====== Selected excerpt
Monday, June 20, 2011
Of mice and mice
I lie in bed listening to rain patter lightly on the roof. My eyes follow laddered slats of wood, the colour of warm butterscotch, up the vaulted ceiling to its peek. The sound of rain crescendos as water shakes loose from the surrounding trees and there’s a metronome drip, drip, drip of water where it gathers at the edge of the shingles. I picture great crystal blobs fattening quickly and dropping down one level of roof to the next.
And then a tap, tap, tap, like a beak against wood. I tell myself it is the rain, but I know it’s not. I wait for it to stop and when it does, I pretend I didn’t hear it. But Chestnut has bolted from the bedroom with purpose.
The scratching comes next and I know it is a mouse.
Living in the woods, surrounded by land left wild, it is no surprise to find mice scurrying around in our walls. We were almost overrun a year ago, desperately pulling down wooden panels where our walls meet the ceiling, uncovering secret tunnels through pink insulation and one large cache of food - sunflower seeds that rained down from the ceiling for a full two minutes like we hit the jackpot on a slot machine.
The first mouse we caught was in a live trap that I carefully smuggled out of the house past the cats and the dogs. I walked up the trail with the green box clamped in my hands, careful to hold it steady as the little mouse cowered inside. I could see the shadow of his body through the opaque plastic trap and I spoke to it in quiet tones, probably scaring it even more, though I thought I was helping.
I released it well up the trail, opening the box and setting it down near the tall grasses where they merged with the big-leafed weeds that spread out into the forest.
The second mouse was caught in a boot. Morgan and I knelt on either side of the woodstove, each with a big orange logging boot in hand, angling the wide mouths towards the mouse where it had curled into a tiny ball in the corner, perhaps willing itself to become invisible.
Each time the mouse made a move towards one of us, becoming a blur of motion, we shifted our steel-toed boots from side to side trying to catch the tiny thing. Soled with metal cleats, the boots clunked and clattered against the tiled floor.
============
====== Extracted material
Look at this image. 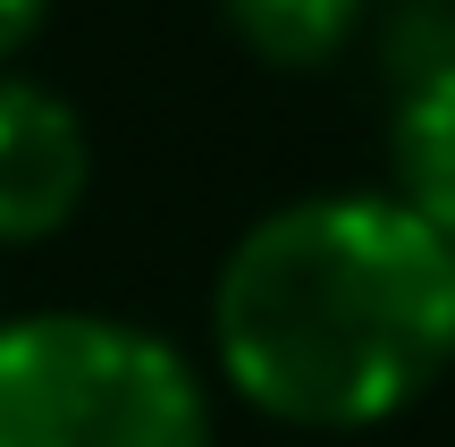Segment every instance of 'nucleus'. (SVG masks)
<instances>
[{"label": "nucleus", "instance_id": "1", "mask_svg": "<svg viewBox=\"0 0 455 447\" xmlns=\"http://www.w3.org/2000/svg\"><path fill=\"white\" fill-rule=\"evenodd\" d=\"M212 363L287 431H379L455 363V236L396 186L278 203L212 279Z\"/></svg>", "mask_w": 455, "mask_h": 447}, {"label": "nucleus", "instance_id": "3", "mask_svg": "<svg viewBox=\"0 0 455 447\" xmlns=\"http://www.w3.org/2000/svg\"><path fill=\"white\" fill-rule=\"evenodd\" d=\"M93 135L68 93L0 68V245H43L84 212Z\"/></svg>", "mask_w": 455, "mask_h": 447}, {"label": "nucleus", "instance_id": "6", "mask_svg": "<svg viewBox=\"0 0 455 447\" xmlns=\"http://www.w3.org/2000/svg\"><path fill=\"white\" fill-rule=\"evenodd\" d=\"M455 60V0H396L388 17V76H422V68Z\"/></svg>", "mask_w": 455, "mask_h": 447}, {"label": "nucleus", "instance_id": "4", "mask_svg": "<svg viewBox=\"0 0 455 447\" xmlns=\"http://www.w3.org/2000/svg\"><path fill=\"white\" fill-rule=\"evenodd\" d=\"M388 161H396V195L439 236H455V60H439V68L396 84Z\"/></svg>", "mask_w": 455, "mask_h": 447}, {"label": "nucleus", "instance_id": "7", "mask_svg": "<svg viewBox=\"0 0 455 447\" xmlns=\"http://www.w3.org/2000/svg\"><path fill=\"white\" fill-rule=\"evenodd\" d=\"M43 17H51V0H0V68L43 34Z\"/></svg>", "mask_w": 455, "mask_h": 447}, {"label": "nucleus", "instance_id": "5", "mask_svg": "<svg viewBox=\"0 0 455 447\" xmlns=\"http://www.w3.org/2000/svg\"><path fill=\"white\" fill-rule=\"evenodd\" d=\"M371 0H220L228 34L270 68H329L355 43Z\"/></svg>", "mask_w": 455, "mask_h": 447}, {"label": "nucleus", "instance_id": "2", "mask_svg": "<svg viewBox=\"0 0 455 447\" xmlns=\"http://www.w3.org/2000/svg\"><path fill=\"white\" fill-rule=\"evenodd\" d=\"M0 447H212L195 355L118 313L0 321Z\"/></svg>", "mask_w": 455, "mask_h": 447}]
</instances>
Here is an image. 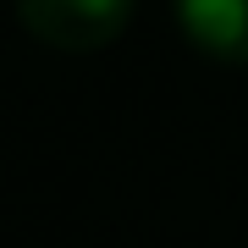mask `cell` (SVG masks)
<instances>
[{
  "mask_svg": "<svg viewBox=\"0 0 248 248\" xmlns=\"http://www.w3.org/2000/svg\"><path fill=\"white\" fill-rule=\"evenodd\" d=\"M187 45L210 61H248V0H171Z\"/></svg>",
  "mask_w": 248,
  "mask_h": 248,
  "instance_id": "2",
  "label": "cell"
},
{
  "mask_svg": "<svg viewBox=\"0 0 248 248\" xmlns=\"http://www.w3.org/2000/svg\"><path fill=\"white\" fill-rule=\"evenodd\" d=\"M17 17L39 45L89 55L133 22V0H17Z\"/></svg>",
  "mask_w": 248,
  "mask_h": 248,
  "instance_id": "1",
  "label": "cell"
}]
</instances>
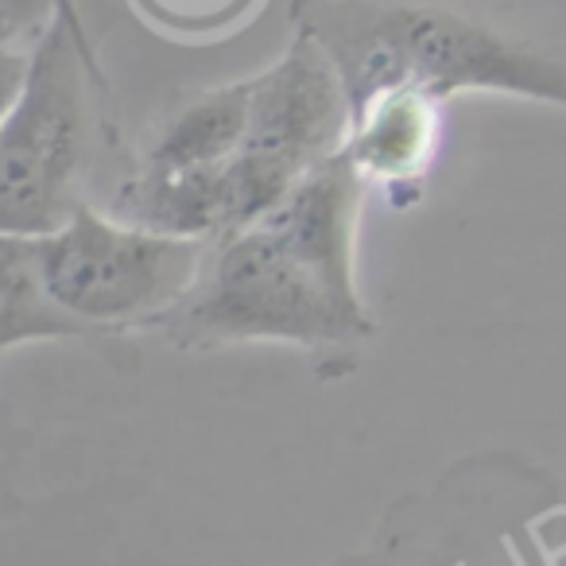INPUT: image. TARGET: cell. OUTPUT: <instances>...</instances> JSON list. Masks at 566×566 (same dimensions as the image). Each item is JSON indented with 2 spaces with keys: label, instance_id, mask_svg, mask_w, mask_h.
I'll return each instance as SVG.
<instances>
[{
  "label": "cell",
  "instance_id": "6da1fadb",
  "mask_svg": "<svg viewBox=\"0 0 566 566\" xmlns=\"http://www.w3.org/2000/svg\"><path fill=\"white\" fill-rule=\"evenodd\" d=\"M361 198L346 151L318 164L264 218L206 241L195 283L148 334L187 354L280 342L349 369L377 338L357 287Z\"/></svg>",
  "mask_w": 566,
  "mask_h": 566
},
{
  "label": "cell",
  "instance_id": "8fae6325",
  "mask_svg": "<svg viewBox=\"0 0 566 566\" xmlns=\"http://www.w3.org/2000/svg\"><path fill=\"white\" fill-rule=\"evenodd\" d=\"M4 501H9V481H4V470H0V516H4Z\"/></svg>",
  "mask_w": 566,
  "mask_h": 566
},
{
  "label": "cell",
  "instance_id": "7c38bea8",
  "mask_svg": "<svg viewBox=\"0 0 566 566\" xmlns=\"http://www.w3.org/2000/svg\"><path fill=\"white\" fill-rule=\"evenodd\" d=\"M454 566H462V563H454Z\"/></svg>",
  "mask_w": 566,
  "mask_h": 566
},
{
  "label": "cell",
  "instance_id": "277c9868",
  "mask_svg": "<svg viewBox=\"0 0 566 566\" xmlns=\"http://www.w3.org/2000/svg\"><path fill=\"white\" fill-rule=\"evenodd\" d=\"M206 241L151 233L78 202L55 233L40 237V275L51 303L94 338L148 334L187 295Z\"/></svg>",
  "mask_w": 566,
  "mask_h": 566
},
{
  "label": "cell",
  "instance_id": "5b68a950",
  "mask_svg": "<svg viewBox=\"0 0 566 566\" xmlns=\"http://www.w3.org/2000/svg\"><path fill=\"white\" fill-rule=\"evenodd\" d=\"M349 133V97L326 51L295 32L268 71L249 78V125L221 171V237L264 218Z\"/></svg>",
  "mask_w": 566,
  "mask_h": 566
},
{
  "label": "cell",
  "instance_id": "8992f818",
  "mask_svg": "<svg viewBox=\"0 0 566 566\" xmlns=\"http://www.w3.org/2000/svg\"><path fill=\"white\" fill-rule=\"evenodd\" d=\"M439 148V102L419 90H380L349 113L346 151L365 187H385L396 202H411Z\"/></svg>",
  "mask_w": 566,
  "mask_h": 566
},
{
  "label": "cell",
  "instance_id": "3957f363",
  "mask_svg": "<svg viewBox=\"0 0 566 566\" xmlns=\"http://www.w3.org/2000/svg\"><path fill=\"white\" fill-rule=\"evenodd\" d=\"M86 82L109 90L90 28L55 17L32 43L24 94L0 125V233L48 237L82 202Z\"/></svg>",
  "mask_w": 566,
  "mask_h": 566
},
{
  "label": "cell",
  "instance_id": "30bf717a",
  "mask_svg": "<svg viewBox=\"0 0 566 566\" xmlns=\"http://www.w3.org/2000/svg\"><path fill=\"white\" fill-rule=\"evenodd\" d=\"M28 66H32V48H17V43L0 40V125L24 94Z\"/></svg>",
  "mask_w": 566,
  "mask_h": 566
},
{
  "label": "cell",
  "instance_id": "7a4b0ae2",
  "mask_svg": "<svg viewBox=\"0 0 566 566\" xmlns=\"http://www.w3.org/2000/svg\"><path fill=\"white\" fill-rule=\"evenodd\" d=\"M349 113L380 90L509 94L566 109V0H295Z\"/></svg>",
  "mask_w": 566,
  "mask_h": 566
},
{
  "label": "cell",
  "instance_id": "ba28073f",
  "mask_svg": "<svg viewBox=\"0 0 566 566\" xmlns=\"http://www.w3.org/2000/svg\"><path fill=\"white\" fill-rule=\"evenodd\" d=\"M148 20L167 32H187V35H213L226 28H241L237 20L249 17L256 0H136Z\"/></svg>",
  "mask_w": 566,
  "mask_h": 566
},
{
  "label": "cell",
  "instance_id": "52a82bcc",
  "mask_svg": "<svg viewBox=\"0 0 566 566\" xmlns=\"http://www.w3.org/2000/svg\"><path fill=\"white\" fill-rule=\"evenodd\" d=\"M94 338L51 303L40 275V237L0 233V354L28 342Z\"/></svg>",
  "mask_w": 566,
  "mask_h": 566
},
{
  "label": "cell",
  "instance_id": "9c48e42d",
  "mask_svg": "<svg viewBox=\"0 0 566 566\" xmlns=\"http://www.w3.org/2000/svg\"><path fill=\"white\" fill-rule=\"evenodd\" d=\"M55 17L86 24L74 0H0V40L17 43V48H32Z\"/></svg>",
  "mask_w": 566,
  "mask_h": 566
}]
</instances>
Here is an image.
============
Things to do:
a – Retype the blog post about mice from "I released it" up to and including "to become invisible.".
b – List every color named in the blog post about mice.
c – Carry on the blog post about mice from its final sentence.

The responses:
a –
I released it well up the trail, opening the box and setting it down near the tall grasses where they merged with the big-leafed weeds that spread out into the forest.
The second mouse was caught in a boot. Morgan and I knelt on either side of the woodstove, each with a big orange logging boot in hand, angling the wide mouths towards the mouse where it had curled into a tiny ball in the corner, perhaps willing itself to become invisible.

b – warm butterscotch, pink, green, orange

c –
The mouse skittered one way, then the other, back and forth in a frenzy, trying to dodge the roadblocks until it finally dashed into Morgan’s boot. He clamped his hand over the opening then folded it over on itself like closing an envelope. We drove up the trail in the dark, and in the beam of a headlight I upended the boot. A tiny body tumbled out, haloed by the light from the truck. It thudded gently to the ground and rustled off through the grass.
This spring we filled our house with super sonic rodent repellents, tiny plug-in devices that fit in the palm of your hand and emit sound waves that rodents don’t like. We peppered them around our house and so far they’ve worked. We are surrounded by a constant low buzzing, but it is better than listening to a thousand tiny feet scamper through our walls.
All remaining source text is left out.